高低差を人工的に作った公園(画像提供/山中コ〜ジ)

諸条件を解いた先の洗練

 似た点で感銘を受けたのが、建築家のドミニク・ペローが設計した「フランス国立図書館」です。目の当たりにした時、完成されたアウトプットに圧倒されました。国家的プロジェクトで色々な人が関わる中、複雑な諸条件を非常にうまくまとめています。平面では、内部と庭が明確に分かれていますが、中を歩くと常に庭との一体性を感じ、その豊かな体験からはあったはずの諸条件を感じません。それは、諸条件に囲まれた中で最適な形を導いたヨットや魚と共通するのではないでしょうか。

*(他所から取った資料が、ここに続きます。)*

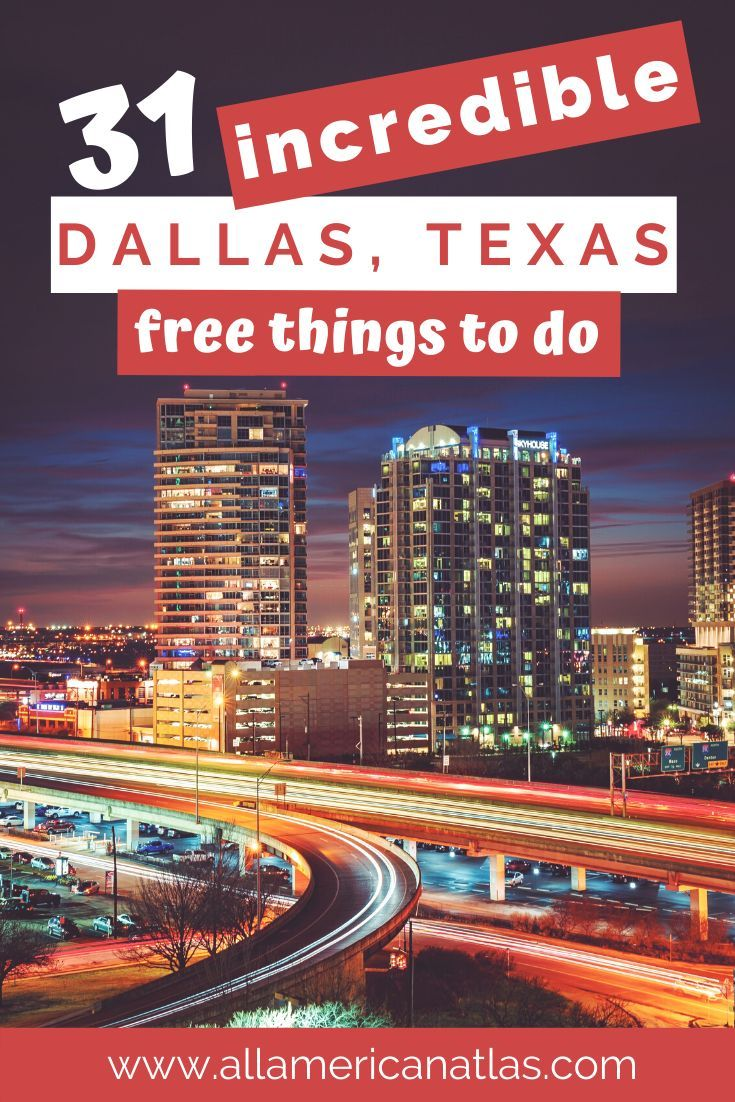 31 Iconic Free Things to Do in Dallas and Fort Worth - All-American Atlas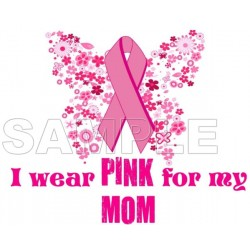Breast Cancer Awareness ~I Wear Pink for my Mom~ T Shirt Iron on Transfer Decal #7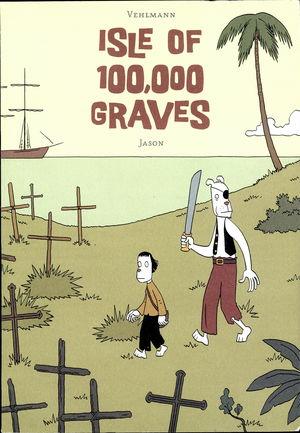 Isle of 100,000 Graves
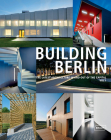 Building Berlin, Vol. 1: The Latest Architecture in and Out of the Capital Cover Image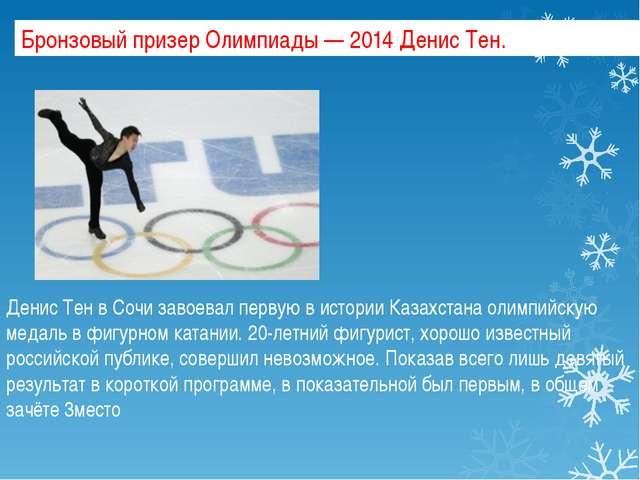 Бронзовый призер Олимпиады — 2014 Денис Тен. Денис Тен в Сочи завоевал первую...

 新型コロナウイルス禍で都市から人が減り、環境汚染が改善したと聞いて、自然について改めて考えるべきだと感じました。人の営みと自然が近づきすぎて、自然を尊ぶ気持ちが薄れていたのかもしれません。この機会にもう一度自然に思いを巡らせることで、建築を考えていきたいです。    〈談/文責編集部〉


やまなか・こ〜じ/1979年京都生まれ。京都精華大学卒業後の2004年GENETOを設立。設計部であるGENETOと、制作部pivotoからなり、建築やインテリア、プロダクト、アートなど幅広い分野を手掛ける。最近の仕事に「TOUR」(19年4月号)や「JURAKU RO」(18年12月号)など。(撮影/近藤泰岳)
※内容は商店建築2020年6月号発売当時のものです。

紹介作品一覧

1.幼い頃に遊んだ木
(画像提供/山中コ〜ジ)
2.高低差を人工的に作った公園
(画像提供/山中コ〜ジ)
3.フランス国立図書館

掲載号の「商店建築」2020年6月号はこちらから!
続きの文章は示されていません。